I don't think everyone from Brazil to Alaska is doing the same. Even though the latitudes of Alaska are fairly north,because of ocean currents I believe conditions from Anchorage to Juneau is quite different.http://www.rssweather.com/climate/Alaska/Juneau/http://www.rssweather.com/climate/Alaska/Anchorage/
I understand what you are saying about feeding early.If someone has a system of feeding that works that does not make it wrong.You live in an extreme climate and have adapted to get your bees to survive there. There is a lot of geographical and climate differences within the contiguous 48 states that allow for different styles of feeding.The southwest is near desert conditions,while upper west coast is very wet and humid.The intereior sections enjoy vast temperature swings from summer to winter,while the East coast and the south can go from drought to flooding conditions withthe passing of a tropical storm
Bjorn has been very succesful with feeding fondant. The moisture content is not very high.And yes humidity is relative. 1 litre of water evaporated in a specified area at 0C yields a higher relative humidity than the same quantity of water in the same space at 25C.So if moisture is not eliminated as the temperatures drop,the humidity rises and you will have condensation.
I appreciate your stands on why you feed the way you do. And I agree that many new beekeepers may choose the wrong method for their locale. But if it gets too late for syrup to be dried sufficiently,fondant and dry sugar are better options thhan letting the bees die as long as feeding doesmn't end up costing more than replacing the bees.
I have local keepers who have used most of the methods mentioned in one form or another without any problems. But the biggest problem with syrup here is as you said,if it is fed too late.So if time has not allowed or autumn moves in early(early killing frost) they have to resort to other methods.

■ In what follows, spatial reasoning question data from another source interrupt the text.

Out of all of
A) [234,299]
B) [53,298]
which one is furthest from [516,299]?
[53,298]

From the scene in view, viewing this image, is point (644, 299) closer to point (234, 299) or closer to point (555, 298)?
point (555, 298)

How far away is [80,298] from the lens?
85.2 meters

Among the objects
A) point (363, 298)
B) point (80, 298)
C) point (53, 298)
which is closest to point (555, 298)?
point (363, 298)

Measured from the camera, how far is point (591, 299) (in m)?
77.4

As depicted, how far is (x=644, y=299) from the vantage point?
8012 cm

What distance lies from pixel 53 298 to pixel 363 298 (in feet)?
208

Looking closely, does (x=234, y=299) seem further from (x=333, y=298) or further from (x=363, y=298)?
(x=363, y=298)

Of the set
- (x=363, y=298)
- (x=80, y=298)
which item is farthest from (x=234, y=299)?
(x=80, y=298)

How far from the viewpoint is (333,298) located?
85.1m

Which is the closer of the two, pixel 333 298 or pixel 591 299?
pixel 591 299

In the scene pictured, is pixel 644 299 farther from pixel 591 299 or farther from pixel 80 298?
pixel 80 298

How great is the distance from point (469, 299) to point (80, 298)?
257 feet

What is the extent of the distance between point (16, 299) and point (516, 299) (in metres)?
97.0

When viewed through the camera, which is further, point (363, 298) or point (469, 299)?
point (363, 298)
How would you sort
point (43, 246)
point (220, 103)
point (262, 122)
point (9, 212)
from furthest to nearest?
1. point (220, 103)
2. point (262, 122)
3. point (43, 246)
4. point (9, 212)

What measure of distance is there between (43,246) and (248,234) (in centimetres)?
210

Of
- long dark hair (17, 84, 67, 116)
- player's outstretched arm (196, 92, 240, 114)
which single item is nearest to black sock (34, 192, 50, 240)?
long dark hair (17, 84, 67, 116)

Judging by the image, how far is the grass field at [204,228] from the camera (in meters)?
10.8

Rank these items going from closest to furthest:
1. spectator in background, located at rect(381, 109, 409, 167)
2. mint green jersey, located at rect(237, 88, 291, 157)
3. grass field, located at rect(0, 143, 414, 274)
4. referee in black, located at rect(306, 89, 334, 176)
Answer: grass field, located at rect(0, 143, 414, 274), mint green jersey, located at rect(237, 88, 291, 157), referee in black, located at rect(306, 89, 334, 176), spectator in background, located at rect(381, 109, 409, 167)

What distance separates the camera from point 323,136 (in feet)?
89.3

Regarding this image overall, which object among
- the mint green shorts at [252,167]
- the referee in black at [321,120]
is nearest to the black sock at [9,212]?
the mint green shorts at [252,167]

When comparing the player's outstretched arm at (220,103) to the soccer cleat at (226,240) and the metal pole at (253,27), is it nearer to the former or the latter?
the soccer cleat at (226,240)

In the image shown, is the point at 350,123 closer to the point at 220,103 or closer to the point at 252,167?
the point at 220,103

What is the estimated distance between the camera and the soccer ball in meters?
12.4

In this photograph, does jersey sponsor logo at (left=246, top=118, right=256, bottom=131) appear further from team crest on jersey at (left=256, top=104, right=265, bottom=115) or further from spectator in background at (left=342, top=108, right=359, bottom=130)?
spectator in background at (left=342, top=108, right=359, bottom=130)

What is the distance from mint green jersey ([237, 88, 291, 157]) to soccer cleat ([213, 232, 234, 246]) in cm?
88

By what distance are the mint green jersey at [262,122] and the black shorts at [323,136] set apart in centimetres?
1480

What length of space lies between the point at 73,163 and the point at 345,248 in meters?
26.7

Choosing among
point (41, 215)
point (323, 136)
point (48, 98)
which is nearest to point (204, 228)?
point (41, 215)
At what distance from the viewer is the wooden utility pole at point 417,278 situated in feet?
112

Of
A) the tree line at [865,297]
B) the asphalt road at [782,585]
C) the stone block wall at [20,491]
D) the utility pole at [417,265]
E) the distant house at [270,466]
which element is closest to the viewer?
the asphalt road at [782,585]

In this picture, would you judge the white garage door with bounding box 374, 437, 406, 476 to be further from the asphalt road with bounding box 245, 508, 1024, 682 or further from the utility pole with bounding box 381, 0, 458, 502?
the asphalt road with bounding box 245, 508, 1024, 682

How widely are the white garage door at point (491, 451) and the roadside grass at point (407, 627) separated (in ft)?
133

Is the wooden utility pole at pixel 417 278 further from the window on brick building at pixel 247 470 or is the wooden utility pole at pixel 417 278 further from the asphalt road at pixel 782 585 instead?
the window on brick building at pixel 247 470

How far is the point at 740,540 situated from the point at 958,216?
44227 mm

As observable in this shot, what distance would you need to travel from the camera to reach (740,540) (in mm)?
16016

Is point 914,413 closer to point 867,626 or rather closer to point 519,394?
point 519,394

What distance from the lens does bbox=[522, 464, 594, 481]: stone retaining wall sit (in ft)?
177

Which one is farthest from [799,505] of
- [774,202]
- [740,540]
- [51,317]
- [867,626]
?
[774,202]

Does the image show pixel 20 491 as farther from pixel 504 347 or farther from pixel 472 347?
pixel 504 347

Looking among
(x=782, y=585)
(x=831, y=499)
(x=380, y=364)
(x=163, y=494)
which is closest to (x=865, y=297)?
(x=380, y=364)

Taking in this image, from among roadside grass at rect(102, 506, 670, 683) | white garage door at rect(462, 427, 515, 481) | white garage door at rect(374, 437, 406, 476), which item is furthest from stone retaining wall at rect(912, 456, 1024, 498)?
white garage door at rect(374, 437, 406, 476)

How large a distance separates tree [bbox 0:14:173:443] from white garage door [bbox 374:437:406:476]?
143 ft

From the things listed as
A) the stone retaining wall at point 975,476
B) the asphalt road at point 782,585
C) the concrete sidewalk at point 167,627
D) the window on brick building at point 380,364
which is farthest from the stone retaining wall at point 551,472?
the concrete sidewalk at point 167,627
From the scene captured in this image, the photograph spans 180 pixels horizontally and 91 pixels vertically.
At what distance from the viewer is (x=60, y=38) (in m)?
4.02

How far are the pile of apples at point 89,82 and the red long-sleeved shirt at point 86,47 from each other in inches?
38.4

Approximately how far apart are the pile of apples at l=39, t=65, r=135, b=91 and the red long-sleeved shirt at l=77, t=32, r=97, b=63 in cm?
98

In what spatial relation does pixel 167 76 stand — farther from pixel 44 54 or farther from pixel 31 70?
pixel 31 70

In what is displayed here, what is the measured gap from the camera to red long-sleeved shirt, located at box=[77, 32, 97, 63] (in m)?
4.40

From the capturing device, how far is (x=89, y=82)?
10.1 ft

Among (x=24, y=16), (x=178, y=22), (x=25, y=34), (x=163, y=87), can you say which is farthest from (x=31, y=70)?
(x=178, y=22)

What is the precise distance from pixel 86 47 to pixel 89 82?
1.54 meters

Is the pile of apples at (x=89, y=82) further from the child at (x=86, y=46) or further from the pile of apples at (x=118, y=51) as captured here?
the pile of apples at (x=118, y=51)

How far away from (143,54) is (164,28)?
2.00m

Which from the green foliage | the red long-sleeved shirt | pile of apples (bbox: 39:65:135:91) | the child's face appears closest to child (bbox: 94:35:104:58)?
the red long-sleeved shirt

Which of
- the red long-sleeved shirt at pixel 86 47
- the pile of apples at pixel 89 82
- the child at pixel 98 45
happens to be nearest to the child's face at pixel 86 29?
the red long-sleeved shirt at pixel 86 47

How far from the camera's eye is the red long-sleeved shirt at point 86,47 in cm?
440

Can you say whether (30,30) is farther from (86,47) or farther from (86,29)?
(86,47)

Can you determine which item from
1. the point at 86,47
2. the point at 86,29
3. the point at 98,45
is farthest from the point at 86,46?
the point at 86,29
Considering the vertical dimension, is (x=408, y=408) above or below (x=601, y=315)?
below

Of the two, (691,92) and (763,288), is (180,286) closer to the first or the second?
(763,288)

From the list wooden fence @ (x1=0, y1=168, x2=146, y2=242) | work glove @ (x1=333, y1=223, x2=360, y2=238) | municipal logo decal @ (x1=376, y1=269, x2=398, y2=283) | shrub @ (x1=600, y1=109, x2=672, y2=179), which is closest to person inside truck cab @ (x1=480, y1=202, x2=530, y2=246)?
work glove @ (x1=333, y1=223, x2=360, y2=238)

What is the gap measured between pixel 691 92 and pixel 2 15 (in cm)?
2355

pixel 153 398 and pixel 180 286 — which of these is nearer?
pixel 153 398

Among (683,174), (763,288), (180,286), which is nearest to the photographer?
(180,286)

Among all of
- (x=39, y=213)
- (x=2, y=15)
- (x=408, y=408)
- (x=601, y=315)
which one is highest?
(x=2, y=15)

And to other forum members,give Finsky his due,he has kept bees for many years in what is probably the harshest of climates,I think he has had bees north of the arctic circle.His advice on insulating,ventilation and rapid feeding should be given merit because he can duplicate positive results consistently.Finskys results with oxalic acid are probably on the money too.I think he treats with oxalic in December when there is little brood in the hives.
Correct me Finsky if I am wromg on when you do your treatments for mites.